Ende Oktober 2025 folgten wir der Einladung des Ensembles Traverselair und reisten nach Paris, um gemeinsam ein Konzert im Rahmen der VII° Convention Internationale de la flûte zu gestalten. Seit vielen Jahren verbindet uns eine enge musikalische Freundschaft – das Projekt in Paris war ein weiterer Höhepunkt dieser Zusammenarbeit.
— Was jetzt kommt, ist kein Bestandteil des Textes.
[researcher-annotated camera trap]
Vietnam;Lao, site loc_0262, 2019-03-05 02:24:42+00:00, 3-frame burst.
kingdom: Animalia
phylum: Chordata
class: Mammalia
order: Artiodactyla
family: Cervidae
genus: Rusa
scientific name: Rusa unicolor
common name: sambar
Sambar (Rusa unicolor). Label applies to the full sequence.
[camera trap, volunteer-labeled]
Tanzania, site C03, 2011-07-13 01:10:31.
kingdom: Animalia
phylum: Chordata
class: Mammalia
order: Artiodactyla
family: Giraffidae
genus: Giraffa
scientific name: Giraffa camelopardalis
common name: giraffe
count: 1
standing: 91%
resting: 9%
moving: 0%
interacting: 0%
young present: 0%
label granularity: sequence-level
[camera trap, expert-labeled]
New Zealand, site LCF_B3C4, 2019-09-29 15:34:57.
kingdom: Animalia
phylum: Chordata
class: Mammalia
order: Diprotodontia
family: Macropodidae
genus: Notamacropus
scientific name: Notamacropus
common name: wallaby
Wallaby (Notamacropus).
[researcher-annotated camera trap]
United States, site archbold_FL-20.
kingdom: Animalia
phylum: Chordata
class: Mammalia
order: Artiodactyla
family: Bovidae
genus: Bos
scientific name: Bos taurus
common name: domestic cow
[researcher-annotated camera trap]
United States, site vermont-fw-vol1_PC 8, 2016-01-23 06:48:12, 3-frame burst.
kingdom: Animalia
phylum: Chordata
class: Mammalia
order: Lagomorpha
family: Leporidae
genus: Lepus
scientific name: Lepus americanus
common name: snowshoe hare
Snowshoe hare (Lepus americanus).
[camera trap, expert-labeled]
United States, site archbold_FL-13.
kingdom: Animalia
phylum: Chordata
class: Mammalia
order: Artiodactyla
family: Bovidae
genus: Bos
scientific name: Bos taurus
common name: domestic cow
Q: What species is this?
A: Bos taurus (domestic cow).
Unsere Reise begann am 30. Oktober am Frankfurter Hauptbahnhof. Nach der Ankunft ging es direkt zum Konservatorium in Puteaux, wo wir uns zu einer ersten gemeinsamen Probe trafen. In den folgenden Tagen standen weitere intensive Proben auf dem Programm, darunter eine besonders inspirierende Arbeitsphase mit Gareth McLearnon, dem Komponisten unseres Abschlusswerks, der persönlich anwesend war.
Das Konzert
Das Konzert im Auditorium des Konservatoriums war in drei Teile gegliedert. Den Auftakt gestaltete das Ensemble Traverselair gemeinsam mit der Solistin Sandrine François.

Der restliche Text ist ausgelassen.